Estaban conmigo, por supuesto, llorando desconsolados, pero contentos
de que me hubiese salvado. Pregunté por mi hermano Juan. Supe por la mirada de mis
padres que no había sobrevivido. El mundo se hundió
bajo mis pies para siempre y ellos también lo supieron al ver mi gesto de desolación. Las
miradas hablan más que cualquier discurso.
Desde aquel día, algo en mí cambió. El odio
hacia mis hermanos por haber matado a mi gemelo no hizo más que aumentar. Desde aquel día, su
actitud hacia mí cambió por completo, es cierto.
Estaban arrepentidos y me lo demostraron en más de una
ocasión. Sé que nos querían, como cualquier hermano, sin embargo, no supe
perdonar, por mucho que lo intenté, no pude.
Quería hacerles daño, hacerles pasar lo que debió sentir
Juan, pero sabía que eso haría a mis padres muy desgraciados. No se merecían perder a más hijos, así que esperé y esperé.

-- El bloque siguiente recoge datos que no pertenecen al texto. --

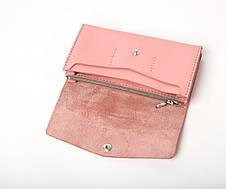 Кожаный клатч Nice женский Розовый, фото 2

Los años fueron pasando y, aunque mi hogar ya no era como antes, me
esforcé mucho para
que mi odio no se notara.
Mis padres vivieron sus últimos años en paz y
vieron como el resto de sus hijos continuaban con su vida como si nada hubiese
pasado.
Pero yo no perdoné ni olvidé. No pude rehacerme, no pude vivir.
Me quedé cuidando de
ellos hasta que, primero mi padre y, dos años después, mi madre, pasaron a mejor
vida. Ya era libre para actuar. Ahora me tocaba a mí.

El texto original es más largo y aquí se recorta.